Bob Corker concerned U.S. moving toward Iran position

Foreign Relations Committee chairman Bob Corker sounded optimistic Sunday that the U.S. would reach a preliminary deal in nuclear negotiations with Iran, but warned that Congress is concerned that it would be a bad deal.

“We’re very close to political agreement,” the Tennessee Republican said on CBS Sunday morning, noting that he’d spoken to Secretary of State John Kerry and Vice President Joe Biden earlier in the week while Kerry was in talks in Switzerland.

“I think the concern has been from Day 1 that we keep moving from our initial position … towards Iran’s position,” Corker said. “And so there’s a concern that the administration cares more about making a deal versus the right deal.”

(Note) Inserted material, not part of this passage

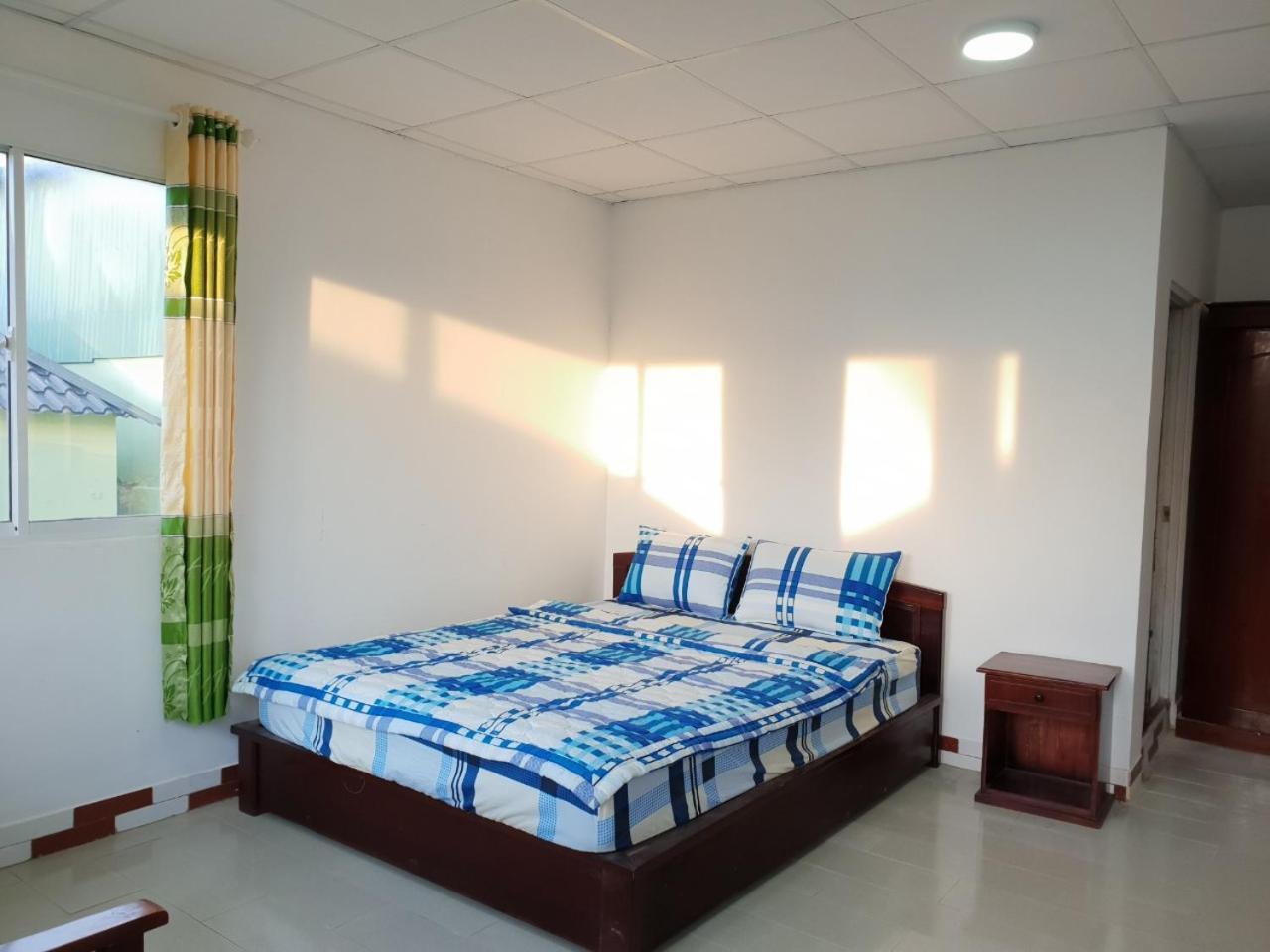Hotel Newland Bay Ganh Dau Phú Quốc Exterior foto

The Senate will have an important role in finalizing that deal, Corker said, before removing sanctions placed by Congress on Iran. He said that everyone involved would favor a deal that would prevent Iran from getting nuclear weapons.

Corker acknowledged that the letter written earlier in the month by Sen. Tom Cotton of Arkansas and 46 other Republicans to the Iranian government, which warned that a presidential deal without congressional approval was subject to change, wasn’t “something that was productive.”

“What we cannot do is let drama take us off our course,” Corker said of the letter, which he did not sign.

But he attributed the drama to the Obama administration’s “unprecedented” resistance to the Senate being involved in the deal.

“If Congress were to embrace the deal with Iran, it has a much better chance of standing the test of time,” he said.

“Let’s not rush to a place where we end up with a deal that doesn’t stand the test of time and further destabilizes the region,” Corker warned the administration.